This is unlikely, as a study of the impact of the awards of past Finance Commissions shows. None of the Commissions, going as far back as the 11th to the 15th, accounted for more than 3.5 to 4 per cent of GDP off the Centre’s plate. The balance is one of the key reasons why the finance ministry has been able to convince foreign investors that India’s macro balances are not only stable but would improve despite global uncertainties. Barclays Bank has forecast that another upgrade to India’s sovereign rating is expected in 2026 itself. In 2025, S&P had upgraded India papers to BBB in August 2025.
“The Finance Commission awards always make room within the constraints of the Union finances,” Pinaki Chakraborty, who served as the chief economic adviser to the 14th Finance Commission, told Business Standard. So making space for what the 16th Finance Commission asks her to set aside will not disturb her budget arithmetic, going by past trends.
The Finance Commissions are set up every five years by the President of India as per the mandate of the Constitution. The Commissions decide what percentage of the Centre’s tax revenues should be transferred to state governments and then how the sum should be allocated among the states. The 16th Finance Commission, under former deputy chairman of Niti Aayog Arvind Panagariya, submitted its report to President Droupadi Murmu in November 2025. The Union finance ministry has therefore had enough time to build the impact of the recommendations into the Budget numbers.
As the accompanying data sheet shows, between FY05 and FY23, total transfers to states as a percentage of the gross revenue receipts of the Union government remained largely unchanged during the period. So did the share of central government schemes, at about 3 per cent of GDP, making the aggregate transfer to states about 6.5 per cent. This has recently tipped above 7 per cent, with capital expenditure support being handed out by the Centre.
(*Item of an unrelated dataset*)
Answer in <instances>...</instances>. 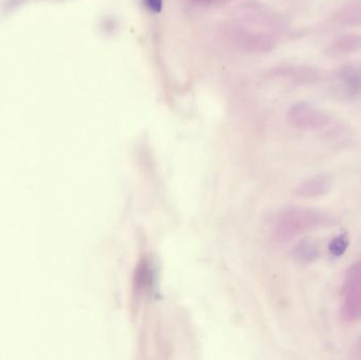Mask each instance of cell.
<instances>
[{"mask_svg": "<svg viewBox=\"0 0 361 360\" xmlns=\"http://www.w3.org/2000/svg\"><path fill=\"white\" fill-rule=\"evenodd\" d=\"M232 36L234 37V43L246 51L264 53L273 50L276 45L275 39L271 35L256 32L246 27H236Z\"/></svg>", "mask_w": 361, "mask_h": 360, "instance_id": "4", "label": "cell"}, {"mask_svg": "<svg viewBox=\"0 0 361 360\" xmlns=\"http://www.w3.org/2000/svg\"><path fill=\"white\" fill-rule=\"evenodd\" d=\"M320 256V247L313 239H304L292 249V257L302 264L312 263Z\"/></svg>", "mask_w": 361, "mask_h": 360, "instance_id": "8", "label": "cell"}, {"mask_svg": "<svg viewBox=\"0 0 361 360\" xmlns=\"http://www.w3.org/2000/svg\"><path fill=\"white\" fill-rule=\"evenodd\" d=\"M332 186H333V179L330 174H316L302 181L295 188V195L300 198H308V199L323 197L330 193Z\"/></svg>", "mask_w": 361, "mask_h": 360, "instance_id": "5", "label": "cell"}, {"mask_svg": "<svg viewBox=\"0 0 361 360\" xmlns=\"http://www.w3.org/2000/svg\"><path fill=\"white\" fill-rule=\"evenodd\" d=\"M290 125L304 130H316L330 124L329 114L306 102L295 104L288 112Z\"/></svg>", "mask_w": 361, "mask_h": 360, "instance_id": "3", "label": "cell"}, {"mask_svg": "<svg viewBox=\"0 0 361 360\" xmlns=\"http://www.w3.org/2000/svg\"><path fill=\"white\" fill-rule=\"evenodd\" d=\"M350 240H348V235L341 234L339 236L335 237L333 240L330 242L329 251H331L332 255L335 257H340L346 253L348 249Z\"/></svg>", "mask_w": 361, "mask_h": 360, "instance_id": "10", "label": "cell"}, {"mask_svg": "<svg viewBox=\"0 0 361 360\" xmlns=\"http://www.w3.org/2000/svg\"><path fill=\"white\" fill-rule=\"evenodd\" d=\"M359 50H361V35L358 34H348L338 37L330 47L331 53L336 55L355 53Z\"/></svg>", "mask_w": 361, "mask_h": 360, "instance_id": "9", "label": "cell"}, {"mask_svg": "<svg viewBox=\"0 0 361 360\" xmlns=\"http://www.w3.org/2000/svg\"><path fill=\"white\" fill-rule=\"evenodd\" d=\"M330 223V217L320 210L309 207H290L280 212L274 223V236L288 241Z\"/></svg>", "mask_w": 361, "mask_h": 360, "instance_id": "1", "label": "cell"}, {"mask_svg": "<svg viewBox=\"0 0 361 360\" xmlns=\"http://www.w3.org/2000/svg\"><path fill=\"white\" fill-rule=\"evenodd\" d=\"M353 357L356 358V359H361V336L359 337L356 345H355L354 352H353Z\"/></svg>", "mask_w": 361, "mask_h": 360, "instance_id": "13", "label": "cell"}, {"mask_svg": "<svg viewBox=\"0 0 361 360\" xmlns=\"http://www.w3.org/2000/svg\"><path fill=\"white\" fill-rule=\"evenodd\" d=\"M192 1L201 6H211L215 5V4L225 3L227 0H192Z\"/></svg>", "mask_w": 361, "mask_h": 360, "instance_id": "12", "label": "cell"}, {"mask_svg": "<svg viewBox=\"0 0 361 360\" xmlns=\"http://www.w3.org/2000/svg\"><path fill=\"white\" fill-rule=\"evenodd\" d=\"M336 88L344 97H355L361 93V68L346 66L336 76Z\"/></svg>", "mask_w": 361, "mask_h": 360, "instance_id": "6", "label": "cell"}, {"mask_svg": "<svg viewBox=\"0 0 361 360\" xmlns=\"http://www.w3.org/2000/svg\"><path fill=\"white\" fill-rule=\"evenodd\" d=\"M340 316L348 324L361 320V260L351 266L342 285Z\"/></svg>", "mask_w": 361, "mask_h": 360, "instance_id": "2", "label": "cell"}, {"mask_svg": "<svg viewBox=\"0 0 361 360\" xmlns=\"http://www.w3.org/2000/svg\"><path fill=\"white\" fill-rule=\"evenodd\" d=\"M332 20L338 26L361 27V0L346 4L334 14Z\"/></svg>", "mask_w": 361, "mask_h": 360, "instance_id": "7", "label": "cell"}, {"mask_svg": "<svg viewBox=\"0 0 361 360\" xmlns=\"http://www.w3.org/2000/svg\"><path fill=\"white\" fill-rule=\"evenodd\" d=\"M146 7L148 8L149 11L153 13H161L163 10V0H145Z\"/></svg>", "mask_w": 361, "mask_h": 360, "instance_id": "11", "label": "cell"}]
</instances>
The trend applied even for the 14th Finance Commission, under YV Reddy. The award of the Commission offered a substantial jump in the share of the states to 42 per cent from 32 per cent. Even though the Commission had recommended that tax devolution should remain the primary source of transfer of funds to states — the rationale being that this would increase the flow of unconditional transfers and give states more flexibility in their spending — in practice, this too was achieved by clubbing the non-plan allocation with plan funds. “The tax devolution recommended by the Commission subsumed some of the Plan transfers to States and covered both Plan and non-Plan revenue expenditure,” YV Reddy, chairman of the 14th Finance Commission, noted in the book Indian Fiscal Federalism, which he co-authored with GR Reddy and Chakraborty.
The distinction between plan and non-plan has been done away with by the current government, but the percentage allocation — at roughly 42 per cent — for the states has remained even under the 15th Finance Commission award. This reflects near stability in the shares of the Centre and the states in the combined revenue receipts, both before and after transfers.
However, as a PRS India note states, the quality of the transfers has improved over the past ten years. So even as the share of central revenues shared with states has been split almost in half, “during the 14th and 15th Finance Commission periods, the Centre shared relatively more of its revenue through tax devolution than grants and other transfers”. This has happened despite the supposed clawback by the 15th Finance Commission, which saw plain vanilla transfers of revenues to states that had reached 68 per cent slip back to 64 per cent.
Director of the Madras School of Economics NR Bhanumurthy also agreed with the assessment that the finance minister will not need to be perturbed by the scale of the transfers recommended by the 16th Finance Commission. “It is quite possible that the award will not disturb the fiscal balance at the Centre,” he said.